Hi, I've done some benchmarking in the last few days.

On 2022/5/17 00:44, Michal Hocko wrote:
> Sorry, I have only now found this email thread. The limitation of the
> NUMA constrained oom is well known and long standing. Basically the
> whole thing is a best effort as we are lacking per numa node memory
> stats. I can see that you are trying to fill up that gap but this is
> not really free. Have you measured the runtime overhead? Accounting is
> done in a very performance sensitive paths and it would be rather
> unfortunate to make everybody pay the overhead while binding to a
> specific node or sets of nodes is not the most common usecase.

## CPU consumption

According to the result of Unixbench.

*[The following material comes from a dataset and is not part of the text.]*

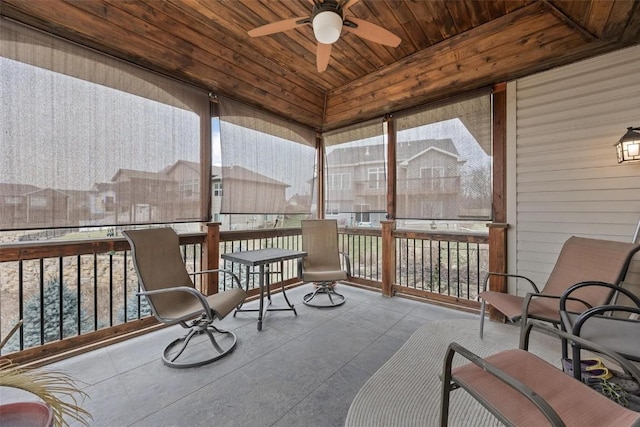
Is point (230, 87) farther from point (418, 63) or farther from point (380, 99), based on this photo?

There is less than one percent 
performance loss in most cases.

On 40c512g machine.

40 parallel copies of tests:
+----------+----------+-----+----------+---------+---------+---------+
| numastat | FileCopy | ... |   Pipe   |  Fork   | syscall |  total  |
+----------+----------+-----+----------+---------+---------+---------+
| off      | 2920.24  | ... | 35926.58 | 6980.14 | 2617.18 | 8484.52 |
| on       | 2919.15  | ... | 36066.07 | 6835.01 | 2724.82 | 8461.24 |
| overhead | 0.04%    | ... | -0.39%   | 2.12%   | -3.95%  | 0.28%   |
+----------+----------+-----+----------+---------+---------+---------+

1 parallel copy of tests:
+----------+----------+-----+---------+--------+---------+---------+
| numastat | FileCopy | ... |  Pipe   |  Fork  | syscall |  total  |
+----------+----------+-----+---------+--------+---------+---------+
| off      | 1515.37  | ... | 1473.97 | 546.88 | 1152.37 | 1671.2  |
| on       | 1508.09  | ... | 1473.75 | 532.61 | 1148.83 | 1662.72 |
| overhead | 0.48%    | ... | 0.01%   | 2.68%  | 0.31%   | 0.51%   |
+----------+----------+-----+---------+--------+---------+---------+

## MEM consumption

per task_struct:
sizeof(int) * num_possible_nodes() + sizeof(int*)
typically 4 * 2 + 8 bytes

per mm_struct:
sizeof(atomic_long_t) * num_possible_nodes() + sizeof(atomic_long_t*)
typically 8 * 2 + 8 bytes

zap_pte_range:
sizeof(int) * num_possible_nodes() + sizeof(int*)
typically 4 * 2 + 8 bytes

> Also have you tried to have a look at cpusets? Those should be easier to
> make a proper selection as it should be possible to iterate over tasks
> belonging to a specific cpuset much more easier - essentialy something
> similar to memcg oom killer. We do not do that right now and by a very
> brief look at the CONSTRAINT_CPUSET it seems that this code is not
> really doing much these days. Maybe that would be a more appropriate way
> to deal with more precise node aware oom killing?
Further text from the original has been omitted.